DATA TO PROCESS section start
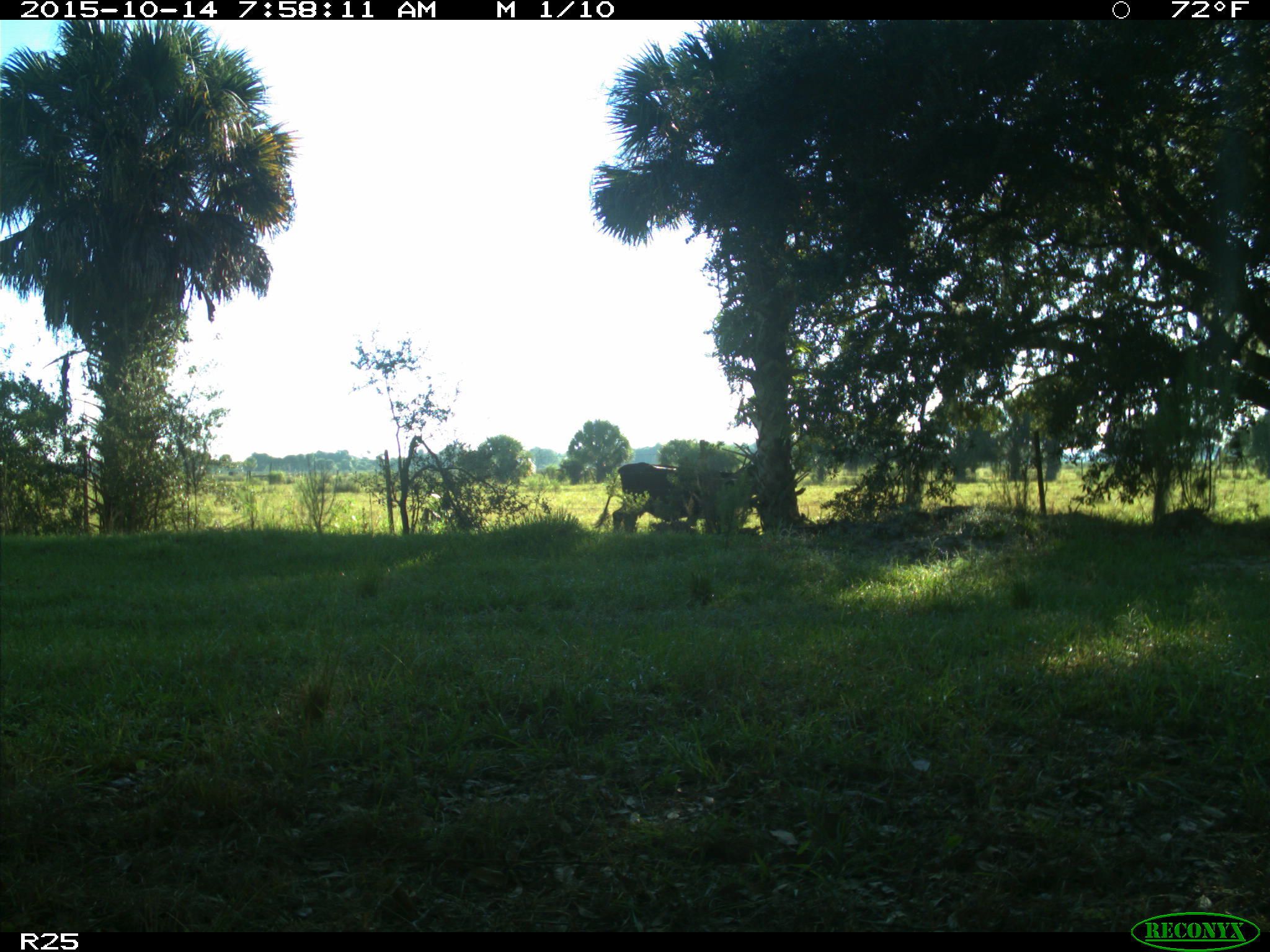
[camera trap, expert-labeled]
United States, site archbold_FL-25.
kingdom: Animalia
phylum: Chordata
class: Mammalia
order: Artiodactyla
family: Bovidae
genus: Bos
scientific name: Bos taurus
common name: domestic cow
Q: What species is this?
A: Bos taurus (domestic cow).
DATA TO PROCESS section end
**THE TASK**
Could you set down every entry again exactly as written, leaving out any pictures?

**SOLUTION TO THE PROBLEM**
[camera trap, expert-labeled]
United States, site archbold_FL-25.
kingdom: Animalia
phylum: Chordata
class: Mammalia
order: Artiodactyla
family: Bovidae
genus: Bos
scientific name: Bos taurus
common name: domestic cow
Q: What species is this?
A: Bos taurus (domestic cow).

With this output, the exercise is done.